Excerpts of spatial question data
** Start **
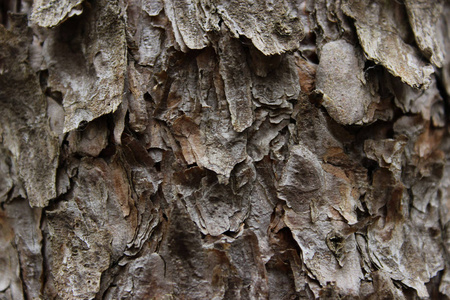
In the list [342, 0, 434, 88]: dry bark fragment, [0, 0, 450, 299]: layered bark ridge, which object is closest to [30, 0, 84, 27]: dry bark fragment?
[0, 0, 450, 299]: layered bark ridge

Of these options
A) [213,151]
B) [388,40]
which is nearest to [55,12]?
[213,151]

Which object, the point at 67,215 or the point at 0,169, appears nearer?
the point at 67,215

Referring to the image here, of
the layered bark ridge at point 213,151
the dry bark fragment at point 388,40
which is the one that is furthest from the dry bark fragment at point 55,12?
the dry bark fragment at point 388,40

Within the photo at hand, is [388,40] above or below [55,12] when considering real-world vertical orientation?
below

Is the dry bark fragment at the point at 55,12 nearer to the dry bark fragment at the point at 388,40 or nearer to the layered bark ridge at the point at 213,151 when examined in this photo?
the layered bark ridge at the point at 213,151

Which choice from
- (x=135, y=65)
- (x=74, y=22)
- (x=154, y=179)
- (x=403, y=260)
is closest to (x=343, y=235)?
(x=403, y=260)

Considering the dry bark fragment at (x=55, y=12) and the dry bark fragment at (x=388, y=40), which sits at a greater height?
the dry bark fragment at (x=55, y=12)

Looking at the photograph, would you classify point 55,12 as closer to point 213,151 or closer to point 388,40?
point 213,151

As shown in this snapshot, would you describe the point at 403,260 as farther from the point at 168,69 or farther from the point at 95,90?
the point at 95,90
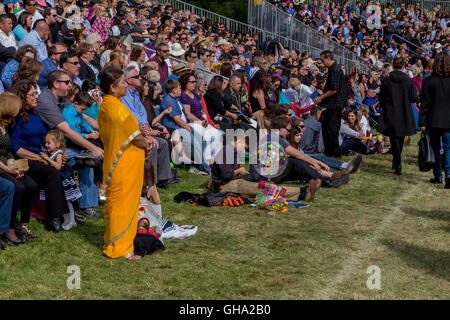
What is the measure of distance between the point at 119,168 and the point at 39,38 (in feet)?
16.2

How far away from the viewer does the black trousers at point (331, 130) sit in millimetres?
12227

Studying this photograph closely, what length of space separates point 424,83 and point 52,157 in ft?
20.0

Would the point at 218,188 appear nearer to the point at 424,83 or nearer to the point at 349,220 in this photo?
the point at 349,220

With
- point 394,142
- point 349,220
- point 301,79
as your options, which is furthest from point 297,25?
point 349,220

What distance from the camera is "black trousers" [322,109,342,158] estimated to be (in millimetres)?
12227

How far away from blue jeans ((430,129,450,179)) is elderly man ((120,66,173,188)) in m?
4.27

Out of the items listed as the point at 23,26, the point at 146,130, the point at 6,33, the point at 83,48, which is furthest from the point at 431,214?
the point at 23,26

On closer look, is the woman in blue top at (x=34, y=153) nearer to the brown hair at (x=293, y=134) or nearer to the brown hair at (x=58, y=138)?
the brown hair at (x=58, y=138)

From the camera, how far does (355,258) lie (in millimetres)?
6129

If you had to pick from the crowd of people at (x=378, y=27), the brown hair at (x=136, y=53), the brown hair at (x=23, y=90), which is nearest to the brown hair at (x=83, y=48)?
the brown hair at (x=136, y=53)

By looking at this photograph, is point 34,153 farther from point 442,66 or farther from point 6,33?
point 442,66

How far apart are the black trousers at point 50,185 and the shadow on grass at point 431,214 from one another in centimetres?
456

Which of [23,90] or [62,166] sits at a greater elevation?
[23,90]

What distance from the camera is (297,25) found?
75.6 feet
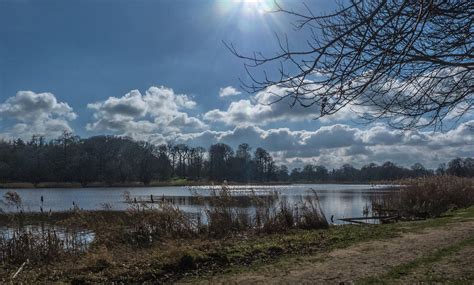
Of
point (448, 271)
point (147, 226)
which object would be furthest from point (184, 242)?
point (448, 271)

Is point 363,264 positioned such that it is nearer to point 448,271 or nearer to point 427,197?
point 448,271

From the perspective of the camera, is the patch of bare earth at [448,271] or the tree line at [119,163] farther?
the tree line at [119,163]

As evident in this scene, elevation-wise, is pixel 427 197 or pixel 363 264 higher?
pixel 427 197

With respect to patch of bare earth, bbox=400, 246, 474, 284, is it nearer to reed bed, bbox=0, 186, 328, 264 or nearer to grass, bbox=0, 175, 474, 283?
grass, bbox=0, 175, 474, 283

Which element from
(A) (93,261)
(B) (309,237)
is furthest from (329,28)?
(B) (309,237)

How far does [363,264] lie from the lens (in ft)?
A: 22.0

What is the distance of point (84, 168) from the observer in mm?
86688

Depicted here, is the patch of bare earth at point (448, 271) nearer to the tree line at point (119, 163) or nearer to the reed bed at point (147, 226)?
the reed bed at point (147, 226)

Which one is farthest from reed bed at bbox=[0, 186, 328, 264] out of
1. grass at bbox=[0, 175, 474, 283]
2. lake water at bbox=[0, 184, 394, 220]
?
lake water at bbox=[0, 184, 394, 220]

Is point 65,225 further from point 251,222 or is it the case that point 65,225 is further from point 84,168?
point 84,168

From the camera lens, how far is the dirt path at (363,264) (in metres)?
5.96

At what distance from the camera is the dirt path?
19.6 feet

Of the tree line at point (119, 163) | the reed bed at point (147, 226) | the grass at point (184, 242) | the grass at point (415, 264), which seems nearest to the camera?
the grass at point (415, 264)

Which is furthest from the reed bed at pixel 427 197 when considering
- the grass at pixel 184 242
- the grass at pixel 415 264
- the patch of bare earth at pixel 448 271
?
** End **
_Task details_: Take the data above and repeat it exactly, leaving each picture out.

_The completed task_:
In the list [342, 0, 434, 88]: dry bark fragment, [0, 0, 450, 299]: layered bark ridge, which object is closest to [30, 0, 84, 27]: dry bark fragment?
[0, 0, 450, 299]: layered bark ridge

Of these options
A) [213,151]
B) [388,40]
which is nearest to [55,12]?
[213,151]

Which object, the point at 67,215 or the point at 0,169, appears nearer?
the point at 67,215

Referring to the image here, of
the layered bark ridge at point 213,151
the dry bark fragment at point 388,40
which is the one that is furthest from the dry bark fragment at point 55,12?
the dry bark fragment at point 388,40

Within the photo at hand, is [388,40] above or below [55,12] when considering real-world vertical orientation?
below

Is the dry bark fragment at the point at 55,12 nearer to the dry bark fragment at the point at 388,40 or nearer to the layered bark ridge at the point at 213,151 when examined in this photo?
the layered bark ridge at the point at 213,151

Which choice from
- (x=135, y=65)
- (x=74, y=22)
- (x=154, y=179)
- (x=403, y=260)
is closest to (x=343, y=235)?
(x=403, y=260)

Considering the dry bark fragment at (x=55, y=12) and the dry bark fragment at (x=388, y=40), which sits at a greater height?
the dry bark fragment at (x=55, y=12)

Looking at the photograph, would you classify point 55,12 as closer to point 213,151 or closer to point 388,40?
point 213,151

As shown in this snapshot, would you describe the point at 403,260 as farther from the point at 168,69 or farther from the point at 95,90?
the point at 95,90
What is the measure of distance between the point at 119,168 and the point at 39,38 (in feet)?
16.2

How far away from the viewer does the black trousers at point (331, 130) sit in millimetres?
12227

Studying this photograph closely, what length of space separates point 424,83 and point 52,157 in ft?
20.0

Would the point at 218,188 appear nearer to the point at 424,83 or nearer to the point at 349,220 in this photo?
the point at 349,220

With
- point 394,142
- point 349,220
- point 301,79
as your options, which is furthest from point 297,25?
point 349,220

What distance from the camera is "black trousers" [322,109,342,158] estimated to be (in millimetres)?
12227

How far away from blue jeans ((430,129,450,179)) is elderly man ((120,66,173,188)) in m?
4.27

Out of the items listed as the point at 23,26, the point at 146,130, the point at 6,33, the point at 83,48, which is furthest from the point at 431,214?
the point at 23,26

On closer look, is the woman in blue top at (x=34, y=153) nearer to the brown hair at (x=293, y=134) or nearer to the brown hair at (x=58, y=138)?
the brown hair at (x=58, y=138)

From the camera, how far does (355,258) lie (in millimetres)?
6129

If you had to pick from the crowd of people at (x=378, y=27), the brown hair at (x=136, y=53), the brown hair at (x=23, y=90), which is nearest to the brown hair at (x=83, y=48)?
the brown hair at (x=136, y=53)

By looking at this photograph, is point 34,153 farther from point 442,66 or farther from point 6,33?
point 442,66

How far apart are the black trousers at point 50,185 and the shadow on grass at point 431,214 from one another in centimetres?
456

Which of [23,90] or [62,166] sits at a greater elevation?
[23,90]

What distance from the camera is (297,25) found?
75.6 feet
Of
point (448, 271)
point (147, 226)
which object would be furthest from point (184, 242)?
point (448, 271)

Is point 363,264 positioned such that it is nearer to point 448,271 or nearer to point 427,197?
point 448,271

From the perspective of the camera, is the patch of bare earth at [448,271] or the tree line at [119,163] farther?
the tree line at [119,163]

As evident in this scene, elevation-wise, is pixel 427 197 or pixel 363 264 higher?
pixel 427 197

With respect to patch of bare earth, bbox=400, 246, 474, 284, is it nearer to reed bed, bbox=0, 186, 328, 264 or nearer to grass, bbox=0, 175, 474, 283?
grass, bbox=0, 175, 474, 283

Which element from
(A) (93,261)
(B) (309,237)
is furthest from (329,28)?
(B) (309,237)

How far does [363,264] lie from the lens (in ft)?
A: 22.0

What is the distance of point (84, 168) from the observer in mm?
86688

Depicted here, is the patch of bare earth at point (448, 271) nearer to the tree line at point (119, 163) or nearer to the reed bed at point (147, 226)?
the reed bed at point (147, 226)

Which one is farthest from reed bed at bbox=[0, 186, 328, 264] out of
1. grass at bbox=[0, 175, 474, 283]
2. lake water at bbox=[0, 184, 394, 220]
?
lake water at bbox=[0, 184, 394, 220]

Is point 65,225 further from point 251,222 or is it the case that point 65,225 is further from point 84,168?
point 84,168

From the camera lens, how far is the dirt path at (363,264) (in metres)?
5.96

At what distance from the camera is the dirt path?
19.6 feet

Of the tree line at point (119, 163) | the reed bed at point (147, 226) | the grass at point (184, 242) | the grass at point (415, 264), which seems nearest to the camera?
the grass at point (415, 264)

Which is furthest from the reed bed at pixel 427 197 when considering
- the grass at pixel 184 242
- the grass at pixel 415 264
- the patch of bare earth at pixel 448 271
?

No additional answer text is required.